Ever since his poignant sculpture of his dead father’s small, naked, vulnerable body (Dead Dad 1996-7) caused such awe and admiration in the Sensation exhibition at the Royal Academy in London in 1997, Ron Mueck’s work has come to epitomise a renewed interest among artists in a hyper-realistic sculptural representation of the human body. His work concentrates almost exclusively on the human figure, tracing our passage through life from birth to death. All his sculptures are made with an obsessive attention to realism, right down to the pores in the skin and the hair on the body.
Mueck’s figures are initially modelled in clay and then cast in fibre-glass or silicone, with individual details such as hair or fingernails applied afterwards. Often naked and suspended in states of self-consciousness, introspection or deep contemplation, his figures present both emotional and physical states of exposure.
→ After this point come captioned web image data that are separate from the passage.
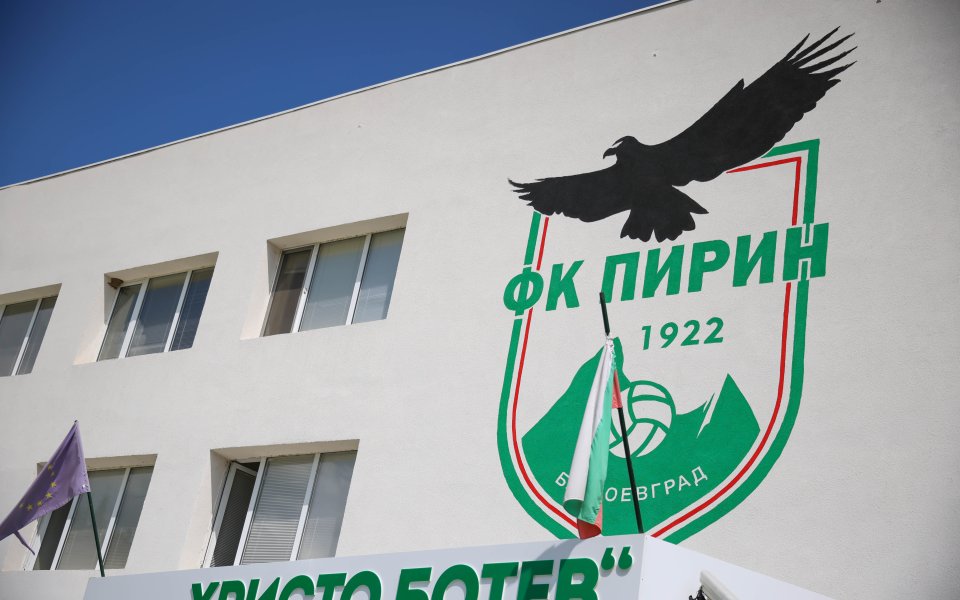 Пирин представи Иво Тренчев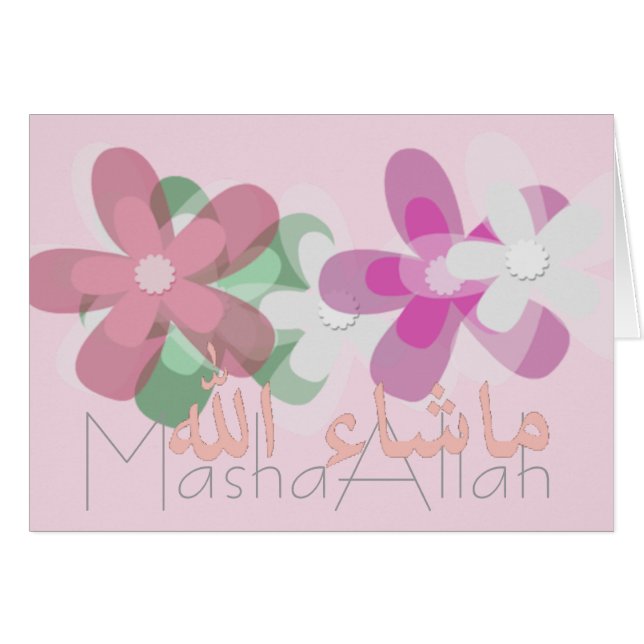 Masha Allah félicitations Islamique (Devant horizontal)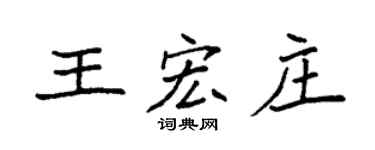 袁強王宏莊楷書個性簽名怎么寫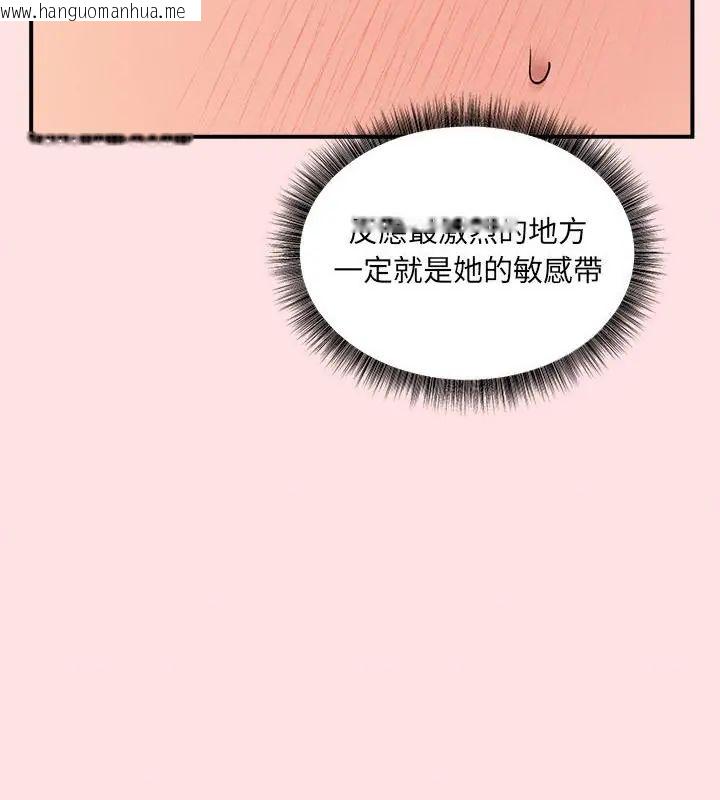 韩国漫画神秘的桌游韩漫_神秘的桌游-第12话在线免费阅读-韩国漫画-第67张图片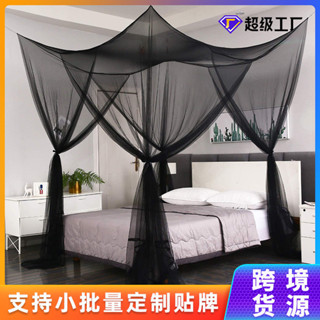 Curtains黑色Canopy防蚊蟲 帳 Bed四方蚊帳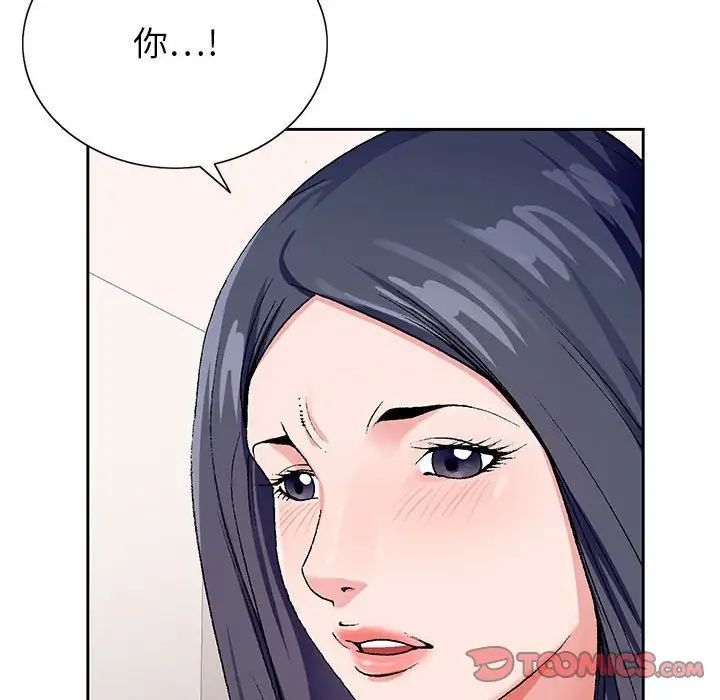 神之手第11话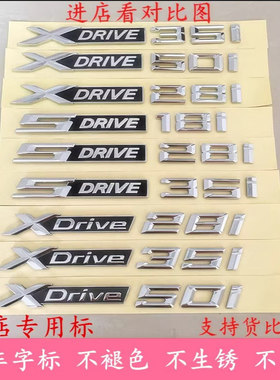 Xdrive28i xdrive35i xdrive30标贴xdrive50i字标 侧标宝马标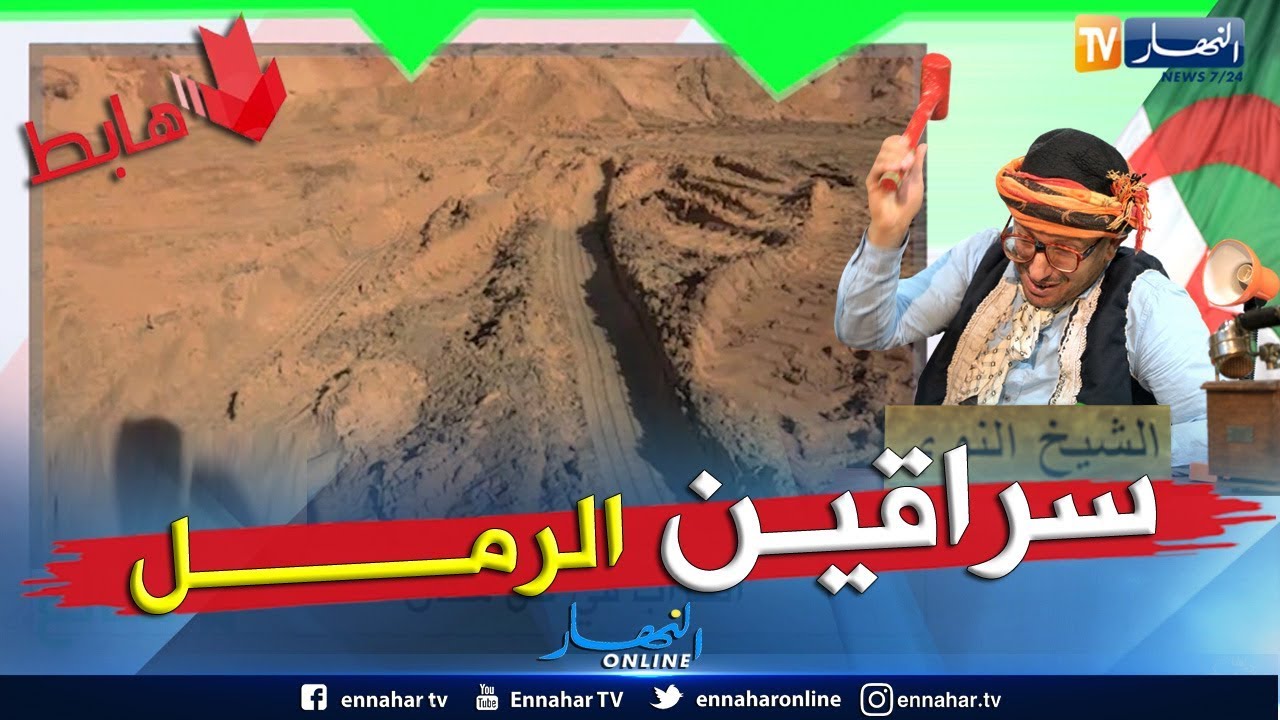 الشيخ النوي: نهب الرمال يتواصل في سواحل سكيكدة.. وين راكم يا مسؤولين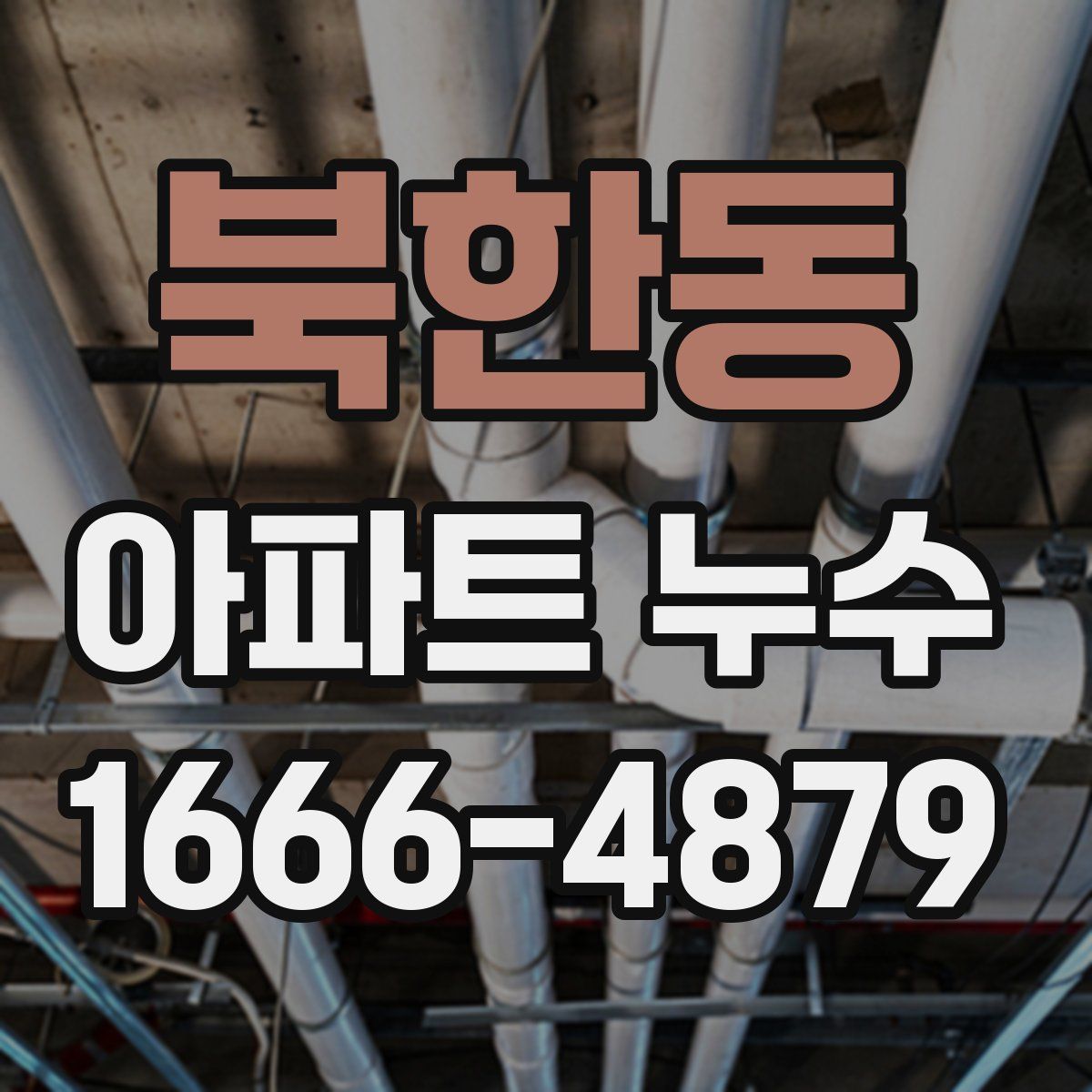 북한동 아파트 누수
As viewers we experience a level of unease that is borne of a voyeuristic awkwardness, as though we have invaded some kind of personal space.
In addition to six important recent sculptures the Fondation Cartier show includes three produced especially for this event. A new film recording their creation has been made for the occasion by Gautier Deblonde. Revealing the reclusive artist at work further emphasizes the sensitivity and power of Ron Mueck’s sculpture and highlights its particular resonance for our time.
Ron Mueck was born in Melbourne, Australia in 1958, but has lived in London for over 20 years now. He honed his extraordinary skills in making life-like figures during several years in film and television. He worked on the Muppets and was responsible for the special effects in David Bowie’s film Labyrinth.